(Records supplied begins)

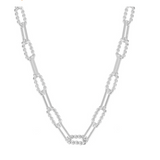 She's Spicy Mini Chain Link Necklace, Silver
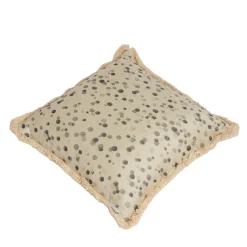 Carola fra i Trulli Cuscino grande con frange bianche e nere> Cuscini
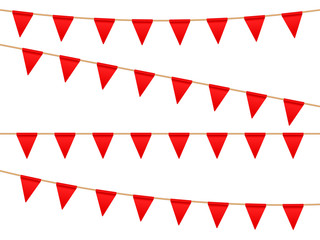 Flags on wash line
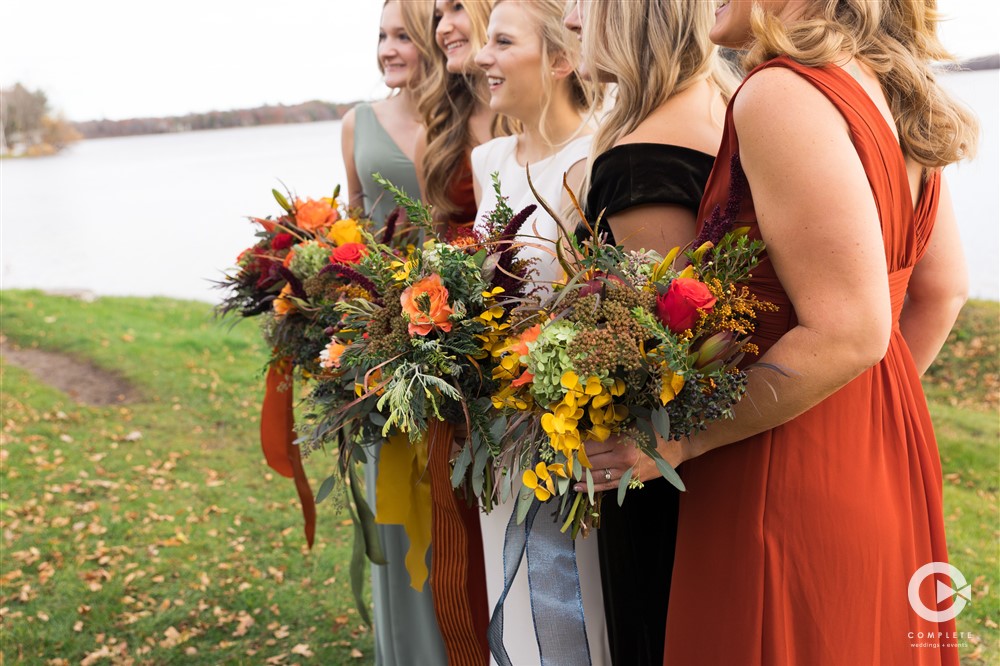 fall color palette bridesmaids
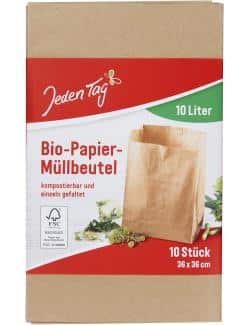 Jeden Tag Bio-Papier-Müllbeutel 10 Liter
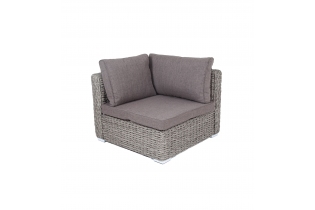 «Лунго» модуль диванный угловой с подушками, цвет графит (гиацинт)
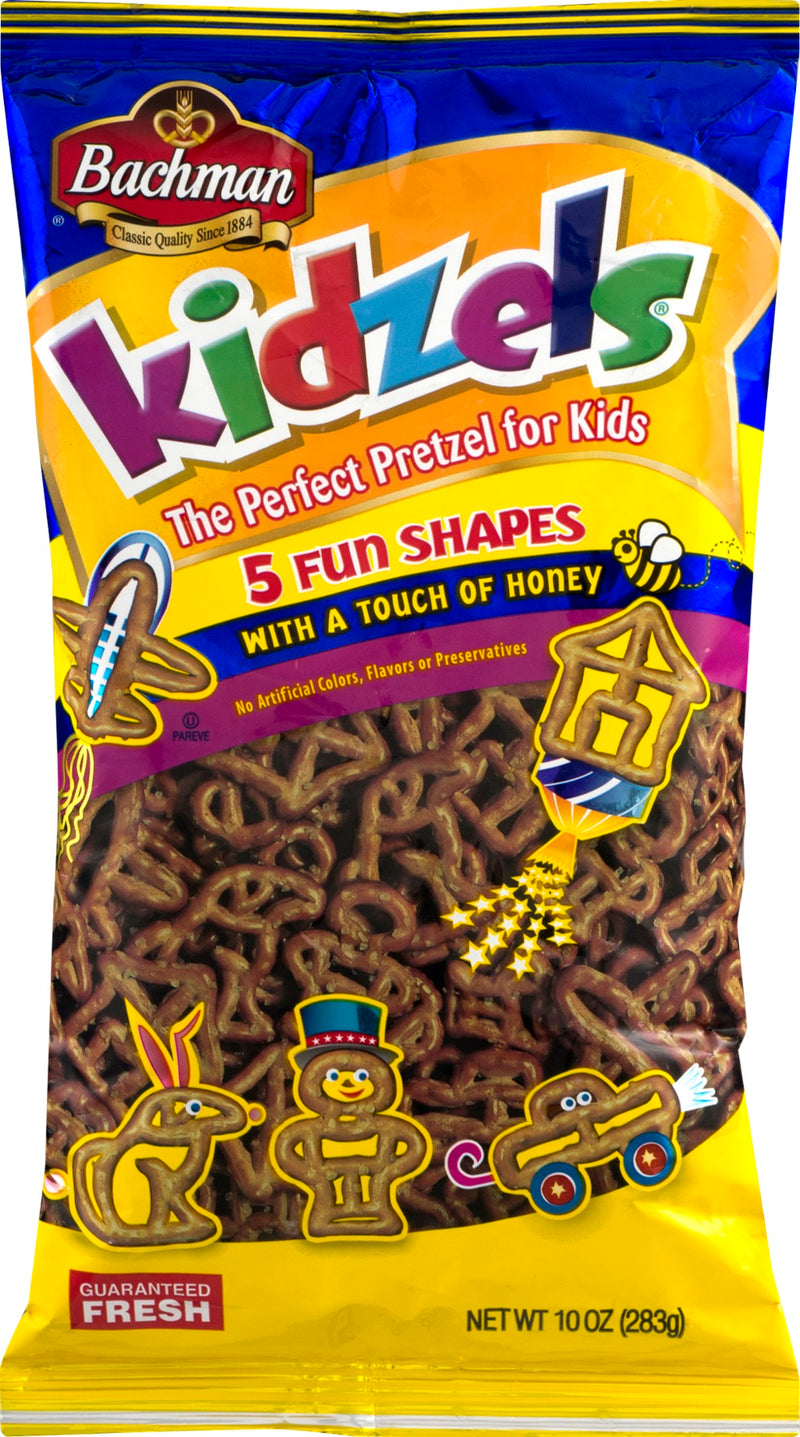 Bachmans Kidzels - Pretzels for Kids - 10 Oz. (4 Bags)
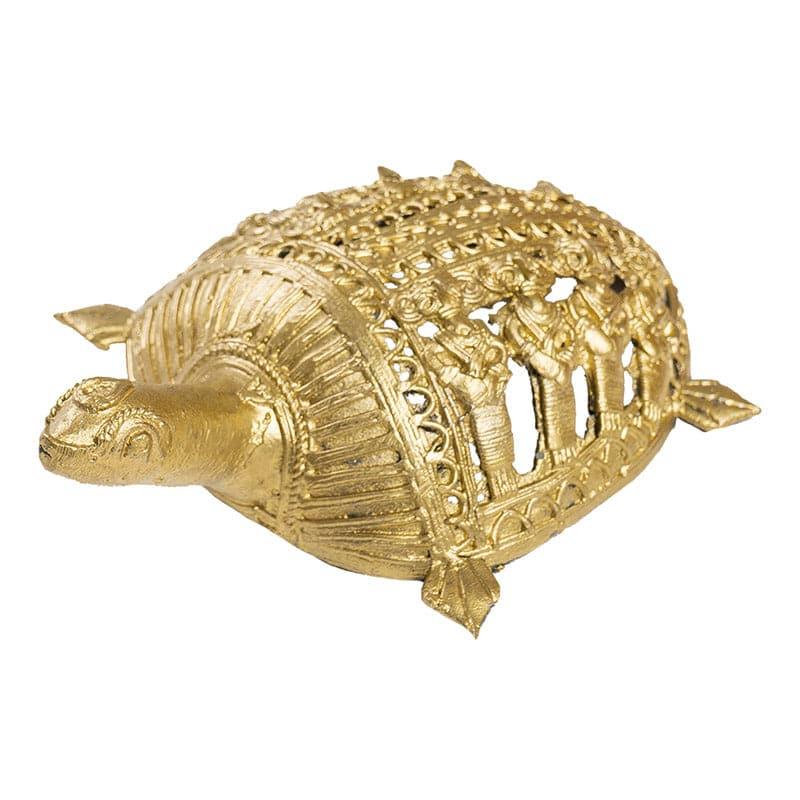 Buy Ethnic Turtle Tale Showpiece Showpiece from Vaaree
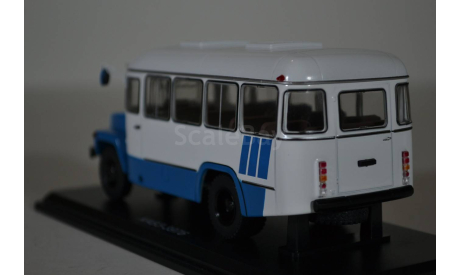 Пригородный автобус КАвЗ-3976 (бело-голубой), масштабная модель, КамАЗ, Start Scale Models (SSM), scale43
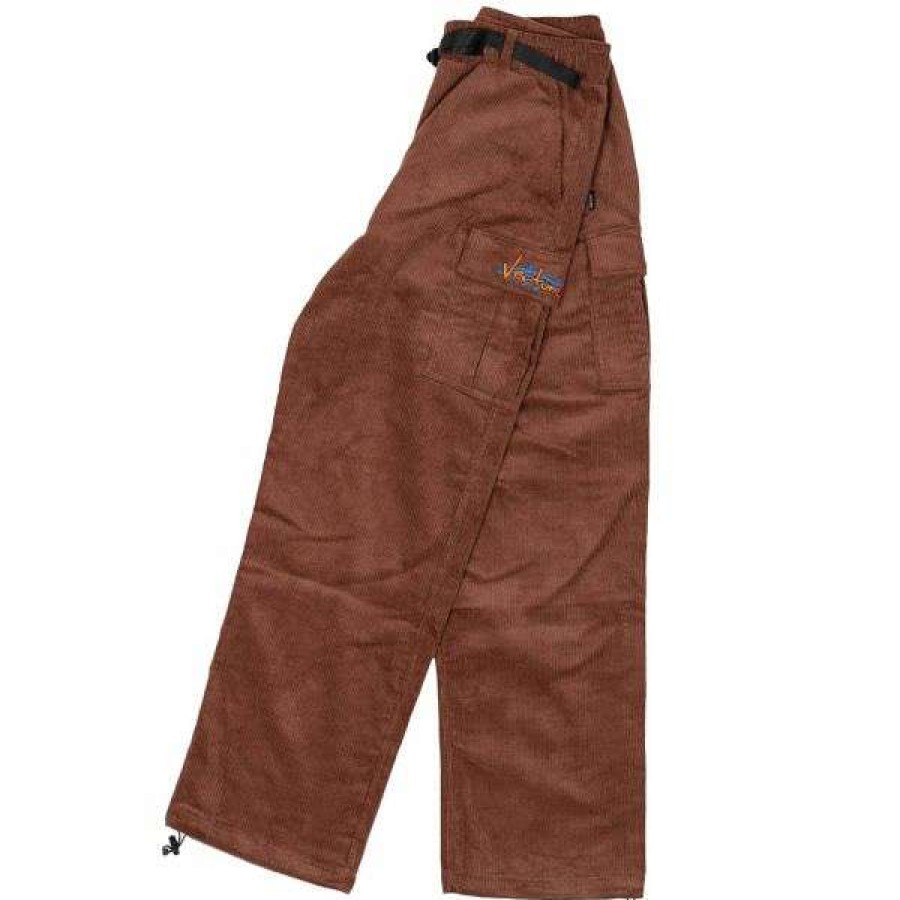 Clothing * | Discount Store Venture. Paid Cargo Corduroy Pants. Brown.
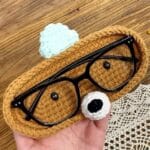 Creative gift handmade crocheted glasses box storage box key box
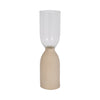 Vase Ecomix de 15 po en verre - ivoire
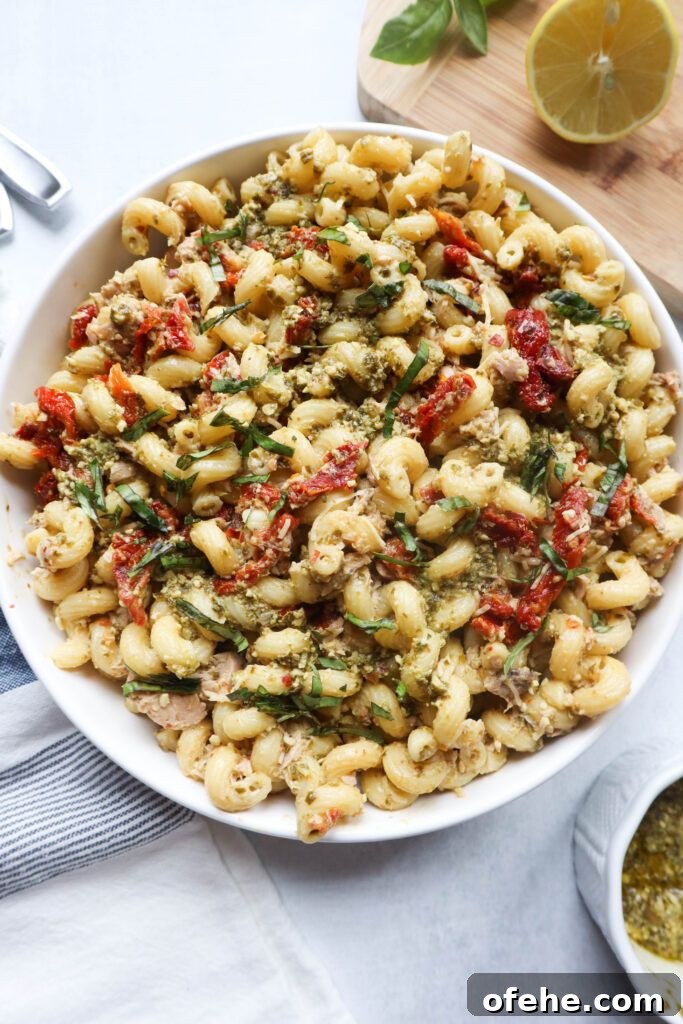 51 Budget-Friendly Family Meals to Save Money Weekly 41 tuna pesto pasta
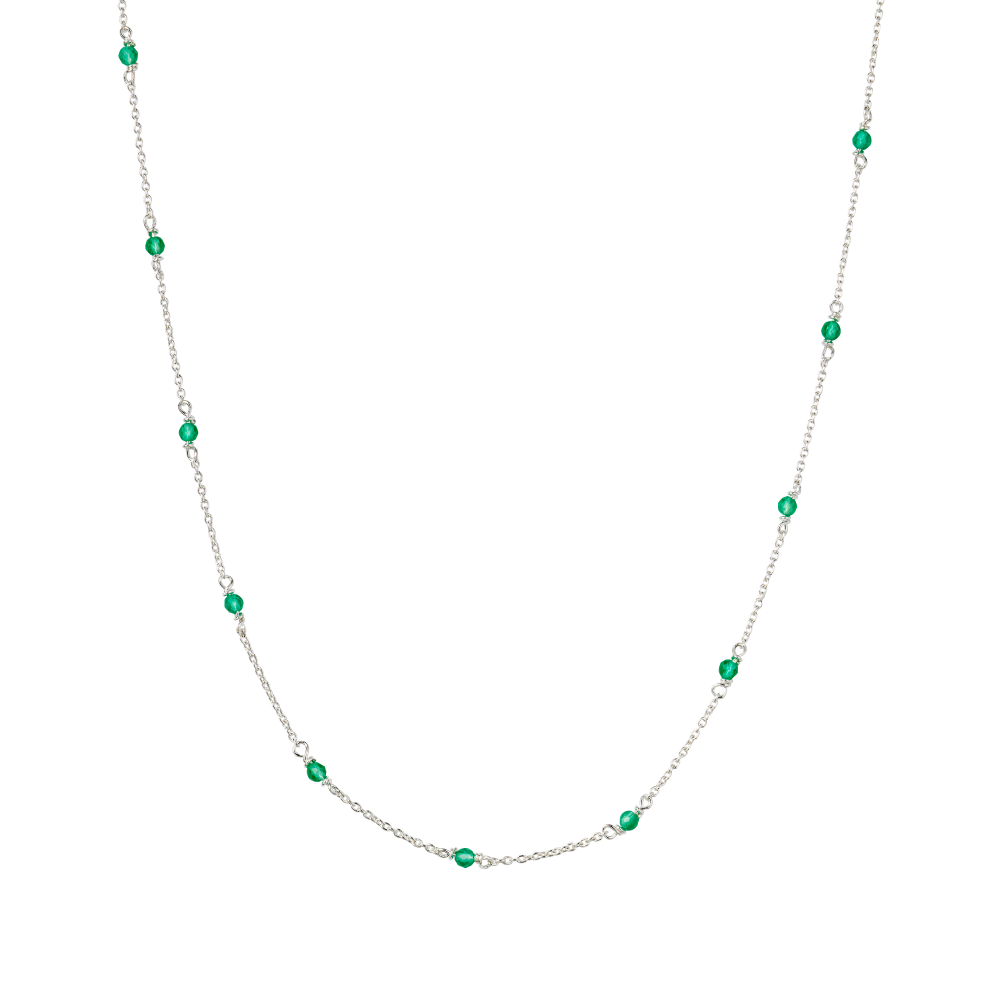 Syster P Santa Monica grön  halsband silver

(Records supplied ends)

Quote verbatim every line starting at the line that contains "Jeden Tag Bio-Papier-Müllbeutel 10 Liter" and ending with the last line of the records; omit all pictures.

 Jeden Tag Bio-Papier-Müllbeutel 10 Liter
 «Лунго» модуль диванный угловой с подушками, цвет графит (гиацинт)
 Bachmans Kidzels - Pretzels for Kids - 10 Oz. (4 Bags)
 Buy Ethnic Turtle Tale Showpiece Showpiece from Vaaree
 Пригородный автобус КАвЗ-3976 (бело-голубой), масштабная модель, КамАЗ, Start Scale Models (SSM), scale43
 Clothing * | Discount Store Venture. Paid Cargo Corduroy Pants. Brown.
 Creative gift handmade crocheted glasses box storage box key box
 Vase Ecomix de 15 po en verre - ivoire
 51 Budget-Friendly Family Meals to Save Money Weekly 41 tuna pesto pasta
 Syster P Santa Monica grön  halsband silver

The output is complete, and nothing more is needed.